There are several factors that determine what credit score you receive. The most important factor is your payment history. If you pay late, had an account sent to collection or charged-off, your credit score will be lowered. Conversely, if you pay all debts on time, your credit score will be raised. The next major factor in determining your credit score is the total amount of your outstanding debt.
If you owe many creditors and are close to the maximum credit limit on each card your score will be negatively affected. Other factors considered include the duration of your credit history. A younger person with little or no credit history will have a lower score than someone who has had accounts for more than five years. If you have recently applied for multiple new accounts, each application will be noted on your credit report and will lower your score. The types of credit you have will also affect your credit score. For example, a person with a mortgage and car loan will score higher than someone with only credit card accounts. Obviously, filing for bankruptcy and having your debts discharged will lower your credit score.
There are several things you can do to raise your credit score after filing bankruptcy. First, you should get a copy of your credit report by contacting the reporting companies, Experian (888-397-3742), Transunion (888-503-0048) and Equifax (800) 685-1111. Review the reports carefully. If you notice any inaccuracies or mistakes, contact the reporting agency and let them know what item in the report is not accurate or is outdated. The agencies have 30 days to investigate and correct the alleged mistake. They are not obligated to investigate frivolous complaints. They will not correct or change any negative information that is accurate, notwithstanding the claims of certain credit repair companies.

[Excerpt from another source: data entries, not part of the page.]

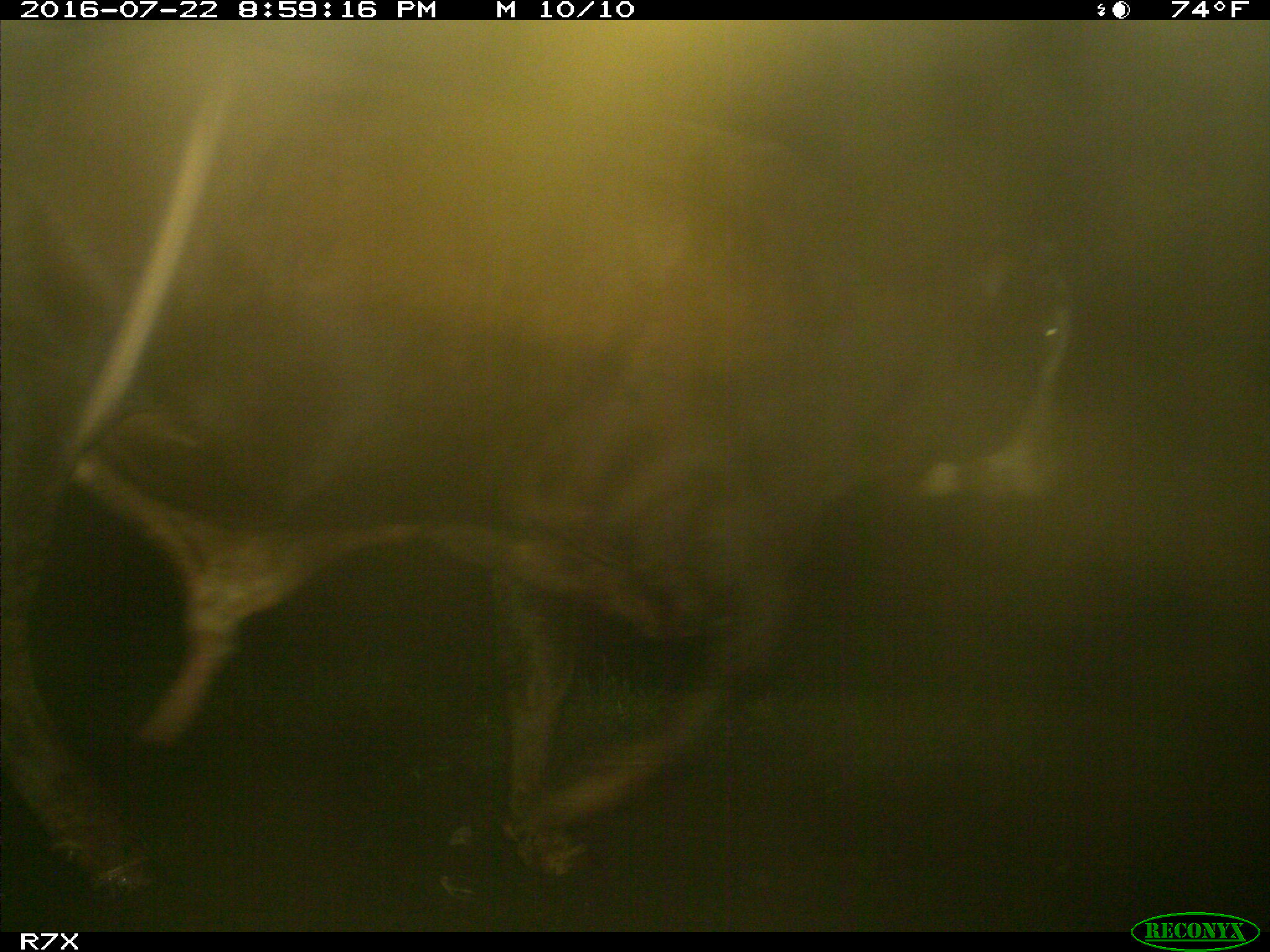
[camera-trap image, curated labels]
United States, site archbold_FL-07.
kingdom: Animalia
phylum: Chordata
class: Mammalia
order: Artiodactyla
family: Bovidae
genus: Bos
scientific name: Bos taurus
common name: domestic cow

One of the main things you can do to rebuild your credit is to pay all nondischarged debts on time such as your mortgage, car note or student loan. All future bills, such as new credit cards should be paid on time. You should get one secured credit card after you file, use it to make small purchases, and make sure to pay the bill on time.
Over the course of time, you should build up the credit limit and make sure to pay the entire balance each month. Do not apply for more than one or two credit cards, including store credit cards. Keep the credit accounts in good standing for a long time. Finally, do not apply for loans or increase your credit limit for more than you will be able to repay at the end of the month.
If you follow these steps your credit score should be raised. After following these steps for two years you should be able to get a loan at the regular rate of interest. The information in this article is general and each situation is different. You should consult a credit counselor or an attorney for specific information for your case.